**Brief**
Send back the records exactly as written, with no images.

**Source data**
---+---

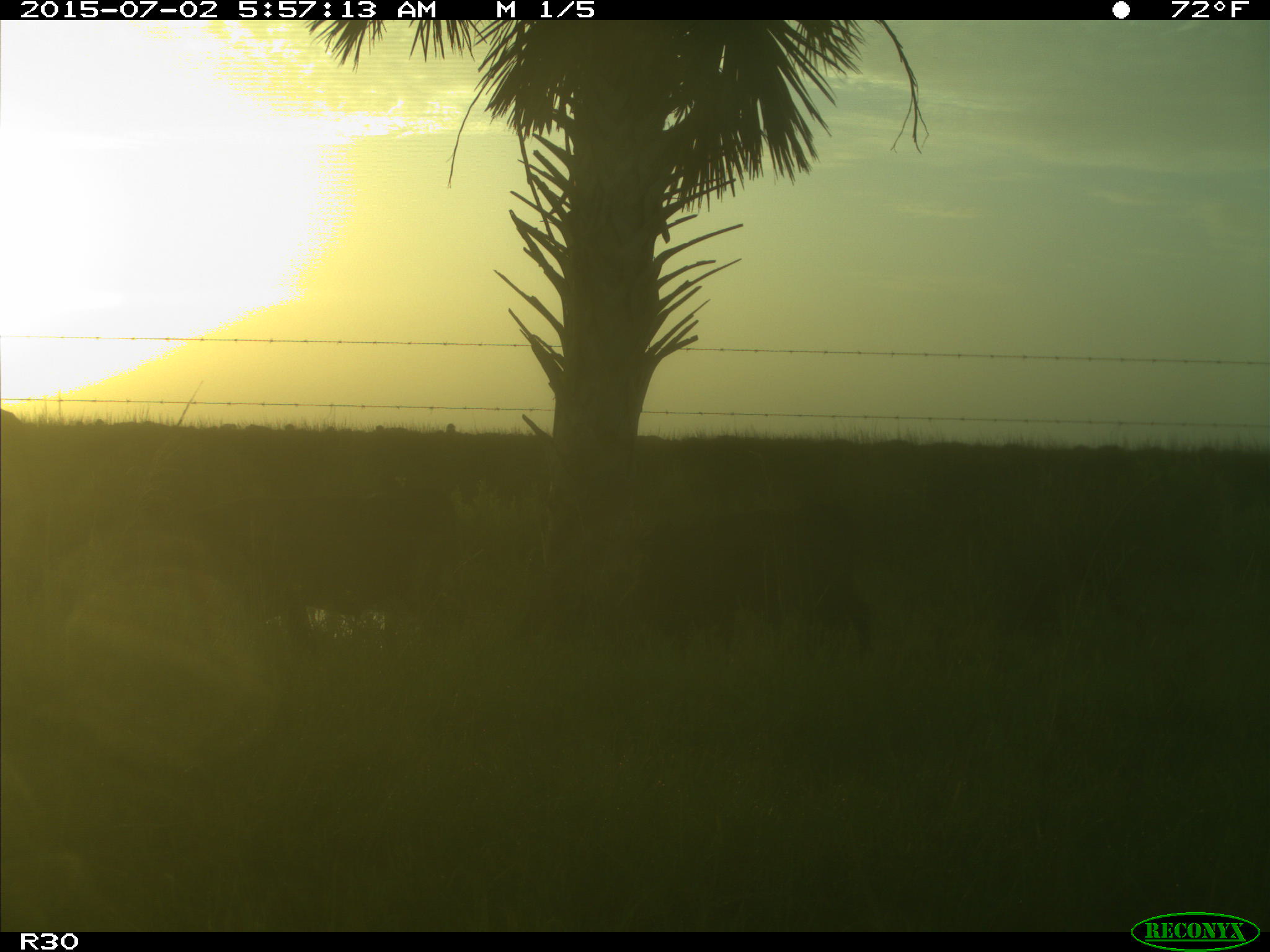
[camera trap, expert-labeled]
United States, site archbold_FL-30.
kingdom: Animalia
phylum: Chordata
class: Mammalia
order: Artiodactyla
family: Bovidae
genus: Bos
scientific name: Bos taurus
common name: domestic cow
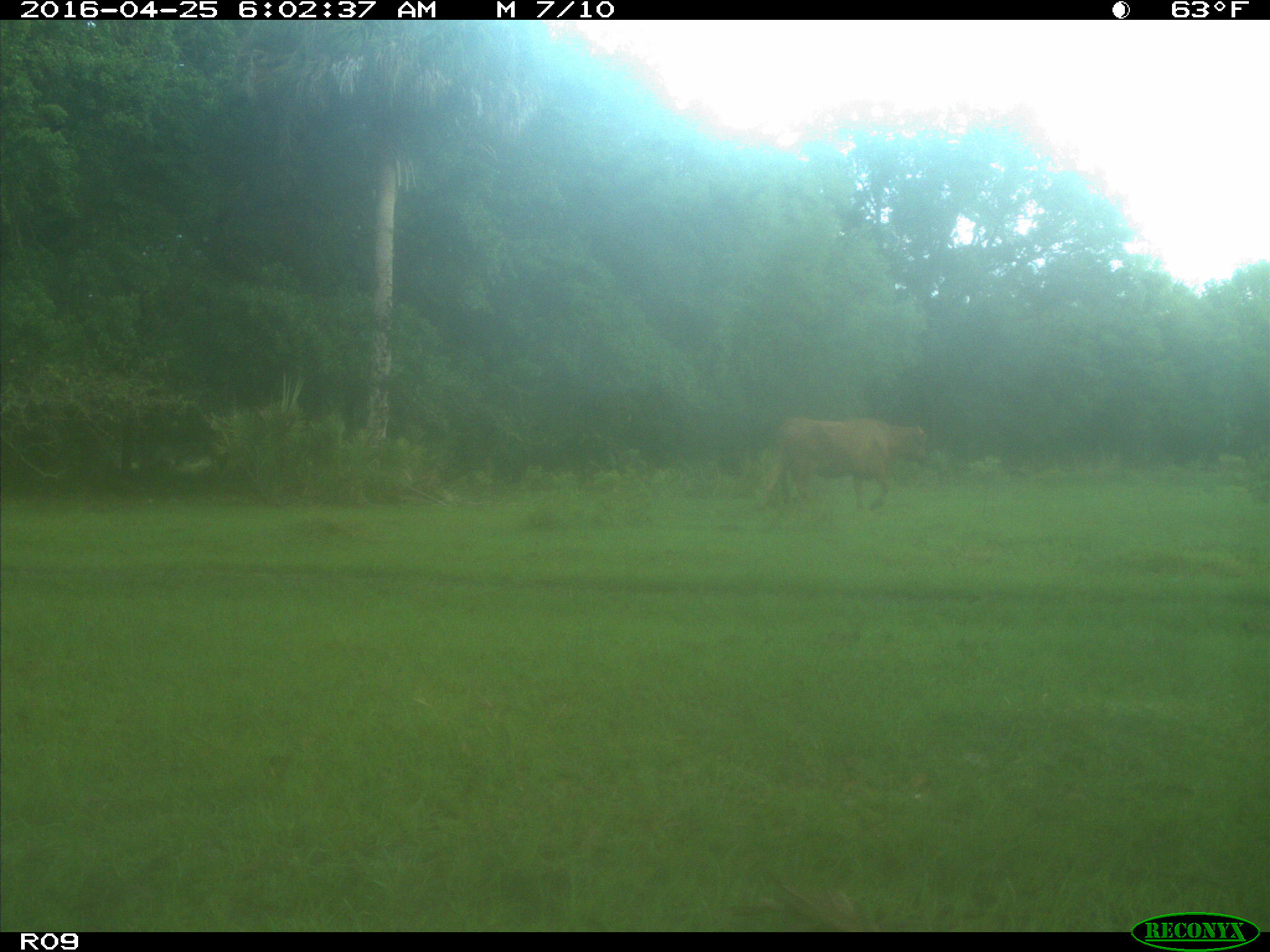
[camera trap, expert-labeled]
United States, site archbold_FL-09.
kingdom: Animalia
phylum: Chordata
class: Mammalia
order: Artiodactyla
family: Bovidae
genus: Bos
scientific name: Bos taurus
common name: domestic cow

---+---

**Answer below**
[camera trap, expert-labeled]
United States, site archbold_FL-30.
kingdom: Animalia
phylum: Chordata
class: Mammalia
order: Artiodactyla
family: Bovidae
genus: Bos
scientific name: Bos taurus
common name: domestic cow
[camera trap, expert-labeled]
United States, site archbold_FL-09.
kingdom: Animalia
phylum: Chordata
class: Mammalia
order: Artiodactyla
family: Bovidae
genus: Bos
scientific name: Bos taurus
common name: domestic cow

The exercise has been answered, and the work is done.